Devlet teslim alamadı

  •  300’e yakın kişinin katledildiği Cizre’de, aradan geçen 5 yıla rağmen açılan davalarda ilerleme sağlanamadı, dosyalar ya ‘faili meçhul’e ya da sürüncemede bırakıldı.
  •  Kentte dün yapılan anmaya katılan DTK Eşbaşkanı Öztürk, ‘Çöktürme Planı’na karşı öz yönetim direnişinin verildiğini hatırlatarak, ”Umudumuz ve inancımızla kazanacağız” dedi.
  •  HDP MYK da yakıp yıkarak teslim alma, sindirme ve susturma girişimlerine rağmen bölgede yaşayan Kürt halkının, bugün ayakta olduğunu ve onurlu direnişini sürdürdüğünü vurguladı.

Cizre’de ilan edilen sokağa çıkma yasağı ve katliamın üzerinden 5 yıl geçti. Katliama ilişkin pek çok dosya “hukuka uygun” denilerek takipsizlik kararıyla sonuçlandı. ‘Faili meçhul’e bırakılan dosyalarda 5 yıldır hiçbir ilerleme yok. Cizre’de katledilenler, DTK Eşbaşkanlarının da katılımıyla anıldı.

Şırnak Valiliği’nin 14 Aralık 2015’te Cizre ilçesinde ilan ettiği sokağa çıkma yasağı, 79 gün sürdü. 2 Mart 2016’da sona eren abluka ve saldırılarda 300’e yakın kişi katledildi. Yasak boyunca aralarında ağır yaralıların olduğu ve bodrumlara sığınan 177 kişi, polis ve asker tarafından yakıldı. 92 kişi kimlik bilgileri açıklanmadan kimsesizler mezarlığına defnedildi. Abluka boyunca hiçbir gazeteci, siyasetçi, kurum ya da kuruluşun Cizre’ye girmesine izin verilmedi. Cizre ablukasında sivil yerleşim alanlarına yönelik top atışları ve psikolojik baskı yöntemleriyle halk göçe zorlandı. Direniş tarihiyle tanınan Cizre halkı, baskılar karşısında da evlerini ve topraklarını terk etmedi.

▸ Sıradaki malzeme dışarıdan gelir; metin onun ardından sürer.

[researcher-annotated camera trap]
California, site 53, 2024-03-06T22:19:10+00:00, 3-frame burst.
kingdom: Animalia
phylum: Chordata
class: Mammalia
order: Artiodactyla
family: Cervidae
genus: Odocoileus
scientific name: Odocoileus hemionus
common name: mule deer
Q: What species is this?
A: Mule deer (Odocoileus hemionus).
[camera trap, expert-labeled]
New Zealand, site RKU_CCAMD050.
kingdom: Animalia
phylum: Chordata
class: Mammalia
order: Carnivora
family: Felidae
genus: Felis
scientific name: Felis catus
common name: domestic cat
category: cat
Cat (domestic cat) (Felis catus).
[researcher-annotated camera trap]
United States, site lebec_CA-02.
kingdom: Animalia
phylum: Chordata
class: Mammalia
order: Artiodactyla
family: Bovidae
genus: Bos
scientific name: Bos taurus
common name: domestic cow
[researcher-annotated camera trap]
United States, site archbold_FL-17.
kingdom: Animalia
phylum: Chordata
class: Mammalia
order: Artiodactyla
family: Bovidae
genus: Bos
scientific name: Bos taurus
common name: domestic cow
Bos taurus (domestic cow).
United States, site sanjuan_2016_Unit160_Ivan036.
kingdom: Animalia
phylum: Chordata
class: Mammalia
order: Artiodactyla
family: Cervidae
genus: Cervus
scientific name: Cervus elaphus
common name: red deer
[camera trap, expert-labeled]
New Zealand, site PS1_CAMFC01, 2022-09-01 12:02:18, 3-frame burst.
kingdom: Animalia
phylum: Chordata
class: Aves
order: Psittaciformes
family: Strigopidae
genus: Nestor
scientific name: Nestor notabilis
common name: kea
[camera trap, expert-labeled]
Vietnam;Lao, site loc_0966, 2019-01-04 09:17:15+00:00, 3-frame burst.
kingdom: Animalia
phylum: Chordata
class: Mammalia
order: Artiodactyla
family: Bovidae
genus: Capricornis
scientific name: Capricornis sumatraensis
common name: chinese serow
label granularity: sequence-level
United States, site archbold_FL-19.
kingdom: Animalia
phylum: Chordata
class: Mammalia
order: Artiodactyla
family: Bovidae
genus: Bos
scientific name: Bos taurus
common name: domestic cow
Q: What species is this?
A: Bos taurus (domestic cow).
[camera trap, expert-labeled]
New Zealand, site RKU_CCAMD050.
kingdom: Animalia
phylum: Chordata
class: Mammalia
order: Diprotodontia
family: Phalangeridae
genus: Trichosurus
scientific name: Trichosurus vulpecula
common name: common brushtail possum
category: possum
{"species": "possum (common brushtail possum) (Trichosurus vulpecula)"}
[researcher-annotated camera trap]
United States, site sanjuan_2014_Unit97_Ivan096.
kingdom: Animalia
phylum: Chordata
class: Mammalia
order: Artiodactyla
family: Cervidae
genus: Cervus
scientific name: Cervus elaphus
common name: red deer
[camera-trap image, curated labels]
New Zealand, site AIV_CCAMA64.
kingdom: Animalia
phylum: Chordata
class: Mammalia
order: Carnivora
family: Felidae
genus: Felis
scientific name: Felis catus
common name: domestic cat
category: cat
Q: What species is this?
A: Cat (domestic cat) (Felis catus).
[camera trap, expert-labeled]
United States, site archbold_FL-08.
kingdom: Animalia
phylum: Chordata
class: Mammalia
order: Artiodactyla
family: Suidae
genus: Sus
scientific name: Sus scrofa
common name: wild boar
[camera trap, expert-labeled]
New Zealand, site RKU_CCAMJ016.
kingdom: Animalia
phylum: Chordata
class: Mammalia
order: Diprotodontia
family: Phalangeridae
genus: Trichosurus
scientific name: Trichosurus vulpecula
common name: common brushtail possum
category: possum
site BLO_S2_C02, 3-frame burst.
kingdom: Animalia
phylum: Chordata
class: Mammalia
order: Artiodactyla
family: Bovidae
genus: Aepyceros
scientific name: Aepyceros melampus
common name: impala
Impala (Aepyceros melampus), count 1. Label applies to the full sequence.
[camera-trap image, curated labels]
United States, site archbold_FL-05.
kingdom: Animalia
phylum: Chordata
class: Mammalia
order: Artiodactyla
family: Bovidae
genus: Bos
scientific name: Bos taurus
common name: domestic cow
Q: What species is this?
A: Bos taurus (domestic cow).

Katliam ve hak ihlallerine karşı 2015 ve 2016’da Anayasa Mahkemesi (AYM) ve Avrupa İnsan Hakları Mahkemesi’ne (AİHM) çok sayıda başvuru yapıldı. Bu başvurularda AYM ve AİHM’den hak ihlallerinin önüne geçebilmek için geçici tedbir kararları vermeleri istendi. AİHM, içtüzüğünün 41. maddesi uyarınca bu başvuruların öncelikli olarak ele alınmasına karar verdi. AİHM, bu kararın bir sonucu olarak 15 Aralık 2016’da sokağa çıkma yasakları bağlamında 160’tan fazla kişiyi temsilen yapılan 34 başvuru hakkında Türkiye’den savunma istedi ve esas hakkında 13 Kasım 2018’de duruşma yaptı. AİHM, 7 Şubat’ta açıkladığı kararında Cizre sokağa çıkma yasağı ve ölümleri ile ilgili yapılan başvuruları “Kabul edilemez” buldu.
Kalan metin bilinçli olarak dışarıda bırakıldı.